Textauszug:

━━━━━━━━━━━━━━━━━━━━

Einige Fachleute wollen einen zumindest kleinen Nachholeffekt nicht ausschließen: Dass sich also derzeit noch etwas mehr mit diversen Erregern anstecken, mit denen sie in den Pandemie-Jahren gar nicht oder seltener in Kontakt kamen. Andere Expertinnen und Experten sind skeptisch: Schließlich handle es sich bereits um den vierten Winter seit Pandemiebeginn. Und auch Sylvia Knapp ist von einem merkbaren Nachholeffekt nicht überzeugt: „Was Corona betrifft, kenne ich niemanden, der noch nie eine Infektion hatte.“
Bei Schnupfenviren sei es zwar nicht auszuschließen, dass jetzt die Anfälligkeit etwas höher ist, wenn man in den vergangenen Jahren keine Infektion hatte. „Aber ich bin mir nicht sicher, ob das wirklich einen relevanten Anteil der derzeitigen Infektionen ausmacht.“ Denn eine Grundimmunität bleibe über viele Jahre bestehen und man habe sich auch vor der Pandemie immer nur mit einigen wenigen von sehr viele Erkältungsviren infiziert. „Es wurde also auch früher nicht jedes Jahr der Schutz gegen alle Viren erneuert.“
Es kursieren auch Behauptungen, dass die Impfungen das Immunsystem beeinträchtigt hätten?

━━━━━━━━━━━━━━━━━━━━

[Einträge aus einem Datensatz]
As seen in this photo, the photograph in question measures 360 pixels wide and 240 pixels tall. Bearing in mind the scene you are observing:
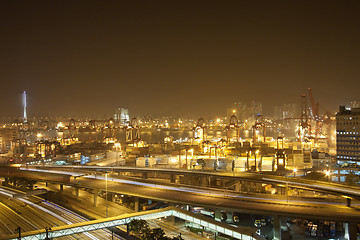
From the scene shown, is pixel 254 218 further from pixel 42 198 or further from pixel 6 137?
pixel 6 137

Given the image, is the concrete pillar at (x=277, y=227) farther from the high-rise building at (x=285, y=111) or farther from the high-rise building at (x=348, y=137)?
the high-rise building at (x=285, y=111)

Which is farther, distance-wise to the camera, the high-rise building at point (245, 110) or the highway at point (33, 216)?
the high-rise building at point (245, 110)

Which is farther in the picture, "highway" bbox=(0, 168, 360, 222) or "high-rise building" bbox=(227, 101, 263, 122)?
"high-rise building" bbox=(227, 101, 263, 122)

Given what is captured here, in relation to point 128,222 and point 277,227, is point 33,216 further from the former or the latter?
point 277,227

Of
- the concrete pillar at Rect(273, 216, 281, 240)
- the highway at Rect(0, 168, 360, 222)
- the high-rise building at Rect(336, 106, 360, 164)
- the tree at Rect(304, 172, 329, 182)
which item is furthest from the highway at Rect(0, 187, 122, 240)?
the high-rise building at Rect(336, 106, 360, 164)

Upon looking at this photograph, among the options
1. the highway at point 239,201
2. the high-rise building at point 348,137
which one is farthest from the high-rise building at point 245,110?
the highway at point 239,201

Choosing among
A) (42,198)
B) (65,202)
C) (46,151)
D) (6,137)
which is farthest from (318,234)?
(6,137)

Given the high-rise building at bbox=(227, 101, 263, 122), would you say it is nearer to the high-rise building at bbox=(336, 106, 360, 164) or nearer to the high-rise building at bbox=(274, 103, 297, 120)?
the high-rise building at bbox=(274, 103, 297, 120)
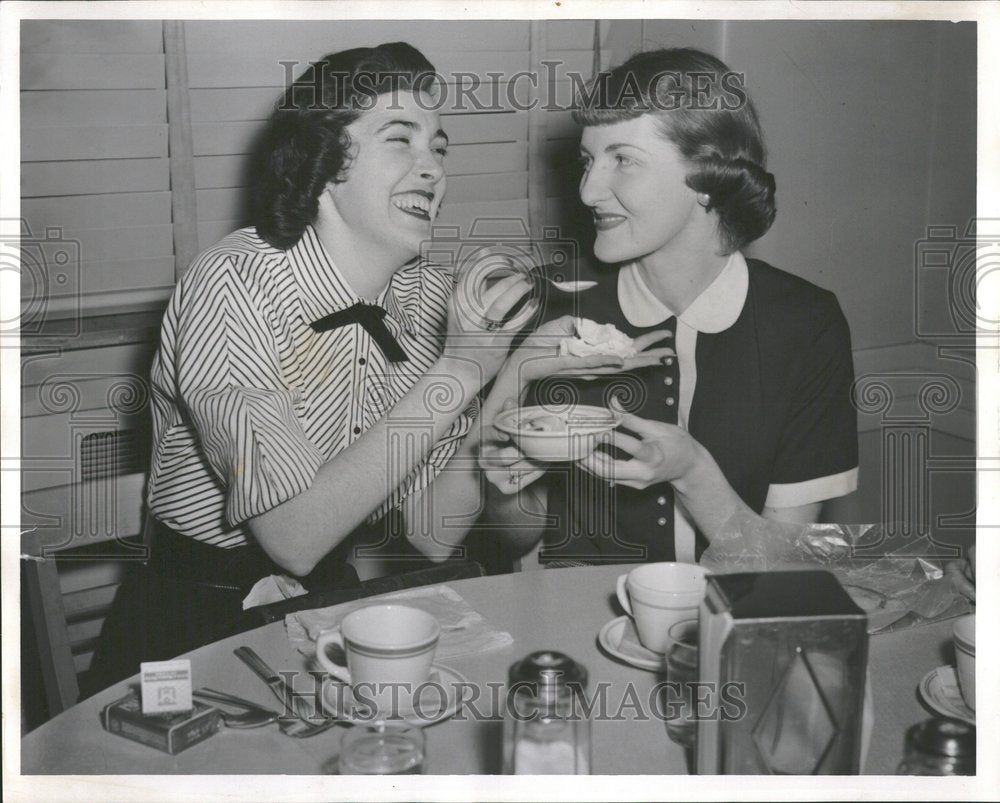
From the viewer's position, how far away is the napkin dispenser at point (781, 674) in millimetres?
847

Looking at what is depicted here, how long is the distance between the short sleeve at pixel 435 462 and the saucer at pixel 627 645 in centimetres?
35

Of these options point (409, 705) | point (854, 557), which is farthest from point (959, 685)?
point (409, 705)

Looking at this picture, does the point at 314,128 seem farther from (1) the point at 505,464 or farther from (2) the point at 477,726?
(2) the point at 477,726

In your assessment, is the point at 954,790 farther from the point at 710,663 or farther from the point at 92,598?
the point at 92,598

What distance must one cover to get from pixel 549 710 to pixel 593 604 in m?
0.37

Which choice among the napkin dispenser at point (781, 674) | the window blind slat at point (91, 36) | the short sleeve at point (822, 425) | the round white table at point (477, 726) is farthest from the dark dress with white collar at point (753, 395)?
the window blind slat at point (91, 36)

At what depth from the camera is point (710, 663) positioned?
0.88 m

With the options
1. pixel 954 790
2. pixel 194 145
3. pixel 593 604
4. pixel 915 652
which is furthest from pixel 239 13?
pixel 954 790

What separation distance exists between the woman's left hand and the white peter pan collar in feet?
0.48

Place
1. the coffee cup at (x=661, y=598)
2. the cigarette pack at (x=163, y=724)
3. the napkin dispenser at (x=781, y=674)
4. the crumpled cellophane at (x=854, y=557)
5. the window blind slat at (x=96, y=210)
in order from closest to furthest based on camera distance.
→ the napkin dispenser at (x=781, y=674) → the cigarette pack at (x=163, y=724) → the coffee cup at (x=661, y=598) → the crumpled cellophane at (x=854, y=557) → the window blind slat at (x=96, y=210)

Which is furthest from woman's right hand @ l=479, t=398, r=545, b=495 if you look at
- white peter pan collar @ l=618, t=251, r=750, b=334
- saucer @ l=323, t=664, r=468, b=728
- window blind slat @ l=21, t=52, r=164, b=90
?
window blind slat @ l=21, t=52, r=164, b=90

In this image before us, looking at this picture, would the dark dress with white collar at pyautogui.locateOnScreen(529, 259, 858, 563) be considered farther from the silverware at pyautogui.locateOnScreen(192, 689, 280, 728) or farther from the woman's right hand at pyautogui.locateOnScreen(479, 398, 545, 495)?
the silverware at pyautogui.locateOnScreen(192, 689, 280, 728)

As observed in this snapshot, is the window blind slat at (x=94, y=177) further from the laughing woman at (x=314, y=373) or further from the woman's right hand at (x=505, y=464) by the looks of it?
the woman's right hand at (x=505, y=464)

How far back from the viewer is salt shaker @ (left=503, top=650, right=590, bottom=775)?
0.87 meters
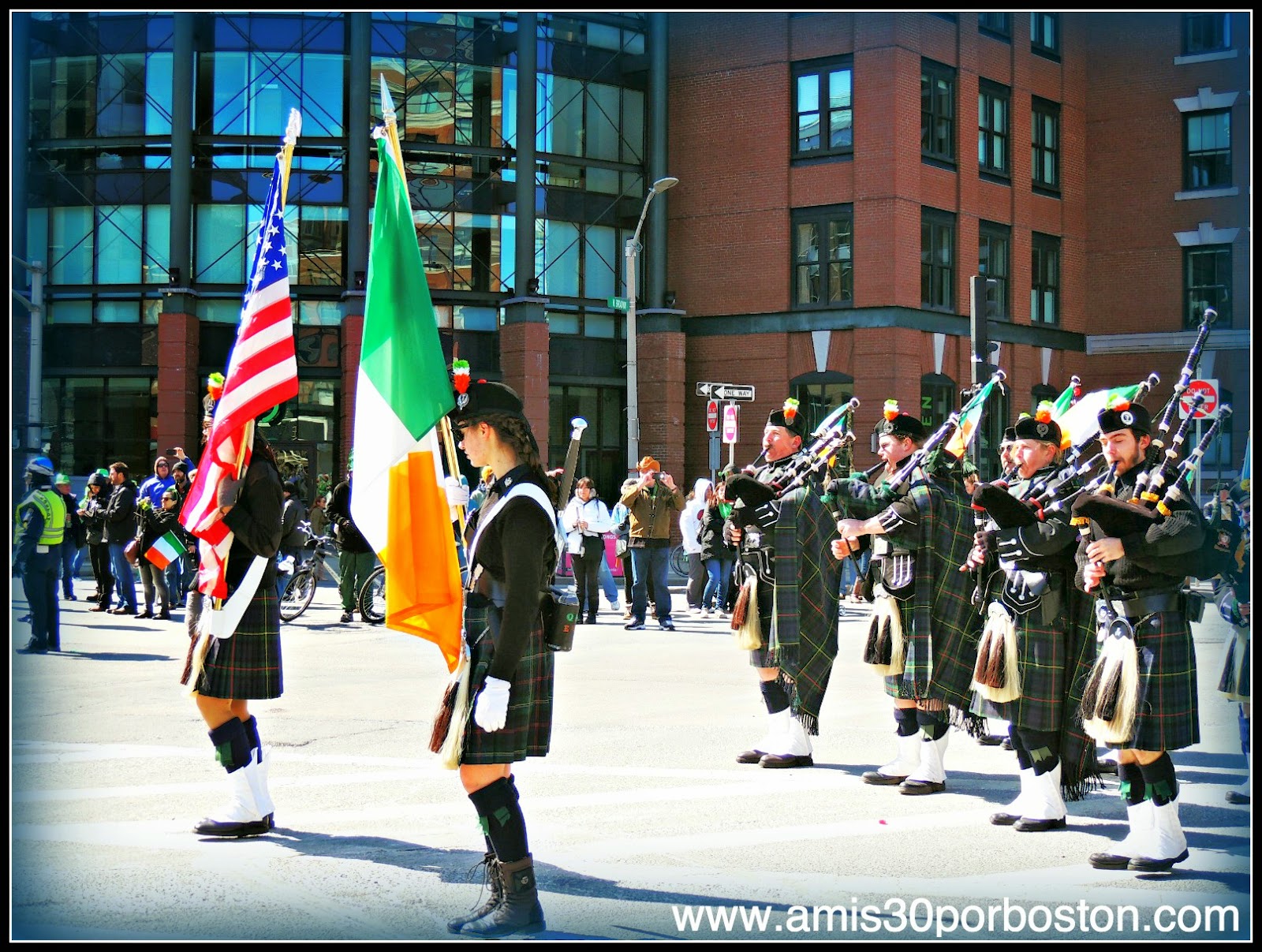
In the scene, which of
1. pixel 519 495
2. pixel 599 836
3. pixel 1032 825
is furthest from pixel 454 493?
pixel 1032 825

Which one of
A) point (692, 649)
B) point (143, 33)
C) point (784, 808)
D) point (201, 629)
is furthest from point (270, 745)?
point (143, 33)

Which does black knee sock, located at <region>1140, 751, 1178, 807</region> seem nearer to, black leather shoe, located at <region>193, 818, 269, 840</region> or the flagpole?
the flagpole

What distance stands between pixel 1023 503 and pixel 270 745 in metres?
5.25

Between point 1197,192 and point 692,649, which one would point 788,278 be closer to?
point 1197,192

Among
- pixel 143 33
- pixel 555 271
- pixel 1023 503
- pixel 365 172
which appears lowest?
pixel 1023 503

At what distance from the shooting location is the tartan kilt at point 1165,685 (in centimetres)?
588

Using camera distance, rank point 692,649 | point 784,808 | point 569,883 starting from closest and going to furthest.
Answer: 1. point 569,883
2. point 784,808
3. point 692,649

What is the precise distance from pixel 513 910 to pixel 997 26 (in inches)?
1169

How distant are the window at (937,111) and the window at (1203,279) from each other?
19.8ft

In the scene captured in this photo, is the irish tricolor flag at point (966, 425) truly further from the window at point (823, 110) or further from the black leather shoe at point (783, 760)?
the window at point (823, 110)

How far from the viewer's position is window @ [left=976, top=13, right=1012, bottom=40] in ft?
101

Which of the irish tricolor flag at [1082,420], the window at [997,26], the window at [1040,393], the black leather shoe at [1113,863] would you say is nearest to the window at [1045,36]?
the window at [997,26]

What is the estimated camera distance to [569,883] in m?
5.80

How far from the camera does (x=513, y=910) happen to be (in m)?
5.05
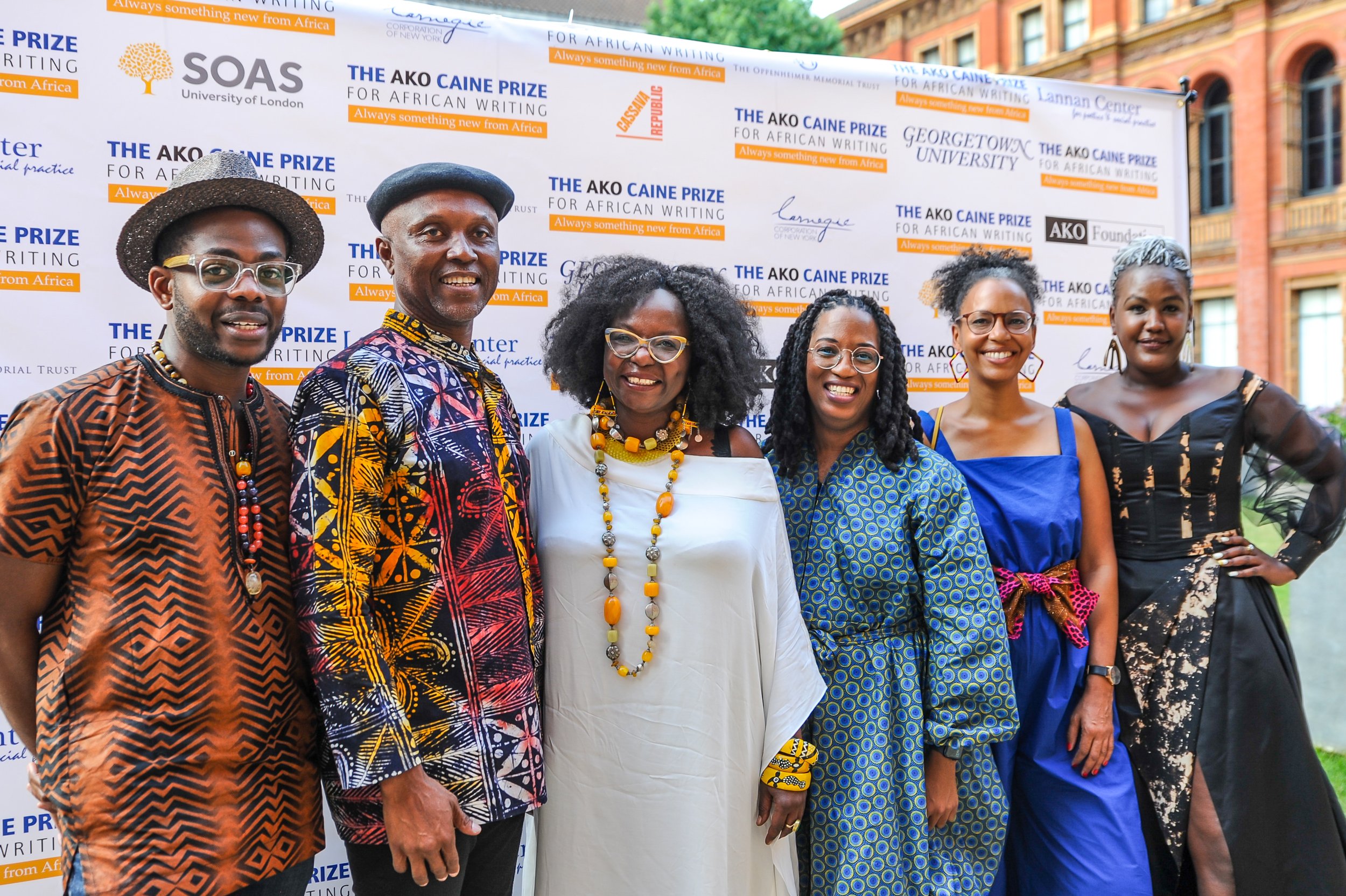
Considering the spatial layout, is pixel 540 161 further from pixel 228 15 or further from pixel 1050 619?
pixel 1050 619

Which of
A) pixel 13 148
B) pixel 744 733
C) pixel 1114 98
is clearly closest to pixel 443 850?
pixel 744 733

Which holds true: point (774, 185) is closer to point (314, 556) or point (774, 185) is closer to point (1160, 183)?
point (1160, 183)

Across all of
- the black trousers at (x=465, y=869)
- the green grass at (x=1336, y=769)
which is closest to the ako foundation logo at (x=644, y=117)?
the black trousers at (x=465, y=869)

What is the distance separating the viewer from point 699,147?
3.88 m

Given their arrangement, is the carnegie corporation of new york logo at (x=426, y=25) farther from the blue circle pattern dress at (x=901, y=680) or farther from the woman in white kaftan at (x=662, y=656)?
the blue circle pattern dress at (x=901, y=680)

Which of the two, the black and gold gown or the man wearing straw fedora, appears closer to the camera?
the man wearing straw fedora

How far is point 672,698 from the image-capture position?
2398mm

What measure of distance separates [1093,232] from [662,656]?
11.2 ft

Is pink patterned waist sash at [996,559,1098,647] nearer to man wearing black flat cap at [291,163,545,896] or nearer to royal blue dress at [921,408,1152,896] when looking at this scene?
royal blue dress at [921,408,1152,896]

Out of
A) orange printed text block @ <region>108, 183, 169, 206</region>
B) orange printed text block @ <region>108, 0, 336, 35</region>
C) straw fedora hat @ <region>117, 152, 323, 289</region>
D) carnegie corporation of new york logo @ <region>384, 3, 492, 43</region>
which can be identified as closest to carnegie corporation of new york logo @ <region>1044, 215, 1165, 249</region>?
carnegie corporation of new york logo @ <region>384, 3, 492, 43</region>

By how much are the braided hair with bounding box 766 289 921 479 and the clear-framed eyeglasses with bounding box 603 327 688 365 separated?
A: 427mm

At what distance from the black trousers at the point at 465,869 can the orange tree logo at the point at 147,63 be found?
258 cm

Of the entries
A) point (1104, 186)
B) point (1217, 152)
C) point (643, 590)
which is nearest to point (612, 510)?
point (643, 590)

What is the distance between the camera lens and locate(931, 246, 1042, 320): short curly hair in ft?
10.1
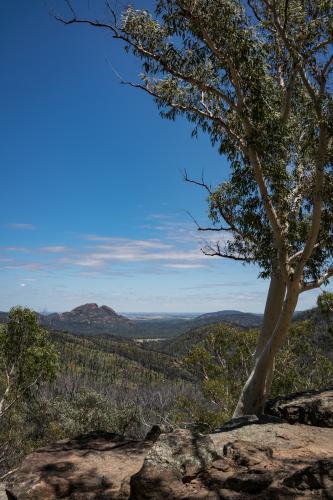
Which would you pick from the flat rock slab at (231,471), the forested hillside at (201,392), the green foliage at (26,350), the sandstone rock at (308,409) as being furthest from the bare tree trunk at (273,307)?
the green foliage at (26,350)

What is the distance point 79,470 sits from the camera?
19.7 ft

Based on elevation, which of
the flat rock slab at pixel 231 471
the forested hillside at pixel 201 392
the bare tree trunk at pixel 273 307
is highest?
the bare tree trunk at pixel 273 307

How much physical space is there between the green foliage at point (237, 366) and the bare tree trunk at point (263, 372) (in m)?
10.4

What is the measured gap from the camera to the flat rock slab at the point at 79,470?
5.44 meters

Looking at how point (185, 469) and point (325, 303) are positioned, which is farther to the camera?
point (325, 303)

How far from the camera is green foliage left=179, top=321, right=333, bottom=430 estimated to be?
819 inches

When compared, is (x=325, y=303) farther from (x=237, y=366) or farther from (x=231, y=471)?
(x=231, y=471)

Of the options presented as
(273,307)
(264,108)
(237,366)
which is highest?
(264,108)

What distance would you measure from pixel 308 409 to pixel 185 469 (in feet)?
14.6

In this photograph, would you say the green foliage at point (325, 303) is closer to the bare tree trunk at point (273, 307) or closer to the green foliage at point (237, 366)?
the green foliage at point (237, 366)

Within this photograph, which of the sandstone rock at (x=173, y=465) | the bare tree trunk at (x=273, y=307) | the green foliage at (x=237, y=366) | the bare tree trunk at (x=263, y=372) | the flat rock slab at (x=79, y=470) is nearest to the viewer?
the sandstone rock at (x=173, y=465)

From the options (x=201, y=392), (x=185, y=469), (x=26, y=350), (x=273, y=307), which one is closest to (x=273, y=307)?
(x=273, y=307)

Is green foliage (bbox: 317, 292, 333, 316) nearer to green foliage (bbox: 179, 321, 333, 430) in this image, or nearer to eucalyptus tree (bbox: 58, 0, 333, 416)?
green foliage (bbox: 179, 321, 333, 430)

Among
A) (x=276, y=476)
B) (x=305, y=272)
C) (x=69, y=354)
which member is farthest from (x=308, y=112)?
(x=69, y=354)
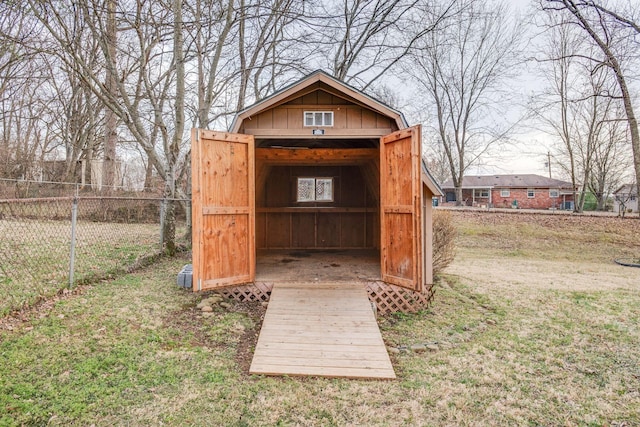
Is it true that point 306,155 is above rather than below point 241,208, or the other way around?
above

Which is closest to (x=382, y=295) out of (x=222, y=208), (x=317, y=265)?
(x=317, y=265)

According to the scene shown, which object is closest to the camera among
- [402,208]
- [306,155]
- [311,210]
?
[402,208]

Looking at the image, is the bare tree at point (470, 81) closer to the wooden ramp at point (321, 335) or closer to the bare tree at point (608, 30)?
the bare tree at point (608, 30)

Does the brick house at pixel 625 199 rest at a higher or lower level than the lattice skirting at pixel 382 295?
higher

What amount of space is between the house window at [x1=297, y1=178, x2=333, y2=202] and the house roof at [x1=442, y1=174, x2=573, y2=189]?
27885mm

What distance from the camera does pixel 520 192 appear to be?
31.4 m

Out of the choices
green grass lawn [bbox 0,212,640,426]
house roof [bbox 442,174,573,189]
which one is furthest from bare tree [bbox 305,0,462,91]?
house roof [bbox 442,174,573,189]

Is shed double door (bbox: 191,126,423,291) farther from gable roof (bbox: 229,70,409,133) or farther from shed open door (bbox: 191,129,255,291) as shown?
gable roof (bbox: 229,70,409,133)

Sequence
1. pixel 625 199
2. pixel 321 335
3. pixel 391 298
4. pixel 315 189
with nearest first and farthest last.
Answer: pixel 321 335, pixel 391 298, pixel 315 189, pixel 625 199

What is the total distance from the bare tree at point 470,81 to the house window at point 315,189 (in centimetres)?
1395

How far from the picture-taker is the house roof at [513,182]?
30.9m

━━━━━━━━━━━━━━━━━━━━

Aufgaben:
[a] Übersetze aus dem Text über Infektionen nach der Pandemie den Satz „Es wurde also auch früher nicht jedes Jahr der Schutz gegen alle Viren erneuert.“ ins Englische.
[b] Schreibe den Text über Infektionen nach der Pandemie im Anschluss an seinen letzten Satz um einige Sätze weiter.

Lösungen:
[a] So even in the past, protection against all viruses was not renewed every year.

[b]
„Da gibt es gar keinen Hinweis darauf, im Gegenteil: Es ist mit unzähligen Studien belegt, wie viele schwere Erkrankungen und auch Todesfälle in der Pandemie durch die Impfungen vermieden wurden“, betont Knapp.
Zum Problem kann es werden, wenn die letzte Impfung zu lange zurückliegt. Lungenfacharzt Arschang Valipour von der Klinik Floridsdorf in Wien berichtete im Ö1-Mittagsjournal, dass beim Großteil der stationären Covid-Patientinnen und -patienten die letzte Impfung „sechs Monate oder länger, großteils sogar zwölf Monate“ zurückliegt. Gerade bei älteren und geschwächten Personen mit chronischen Erkrankungen kann es dann trotz Impfung zu einem schweren Verlauf kommen. „Eine Auffrischung verbreitert den Schutz gegen die aktuellen Virenvarianten“, ergänzt Knapp.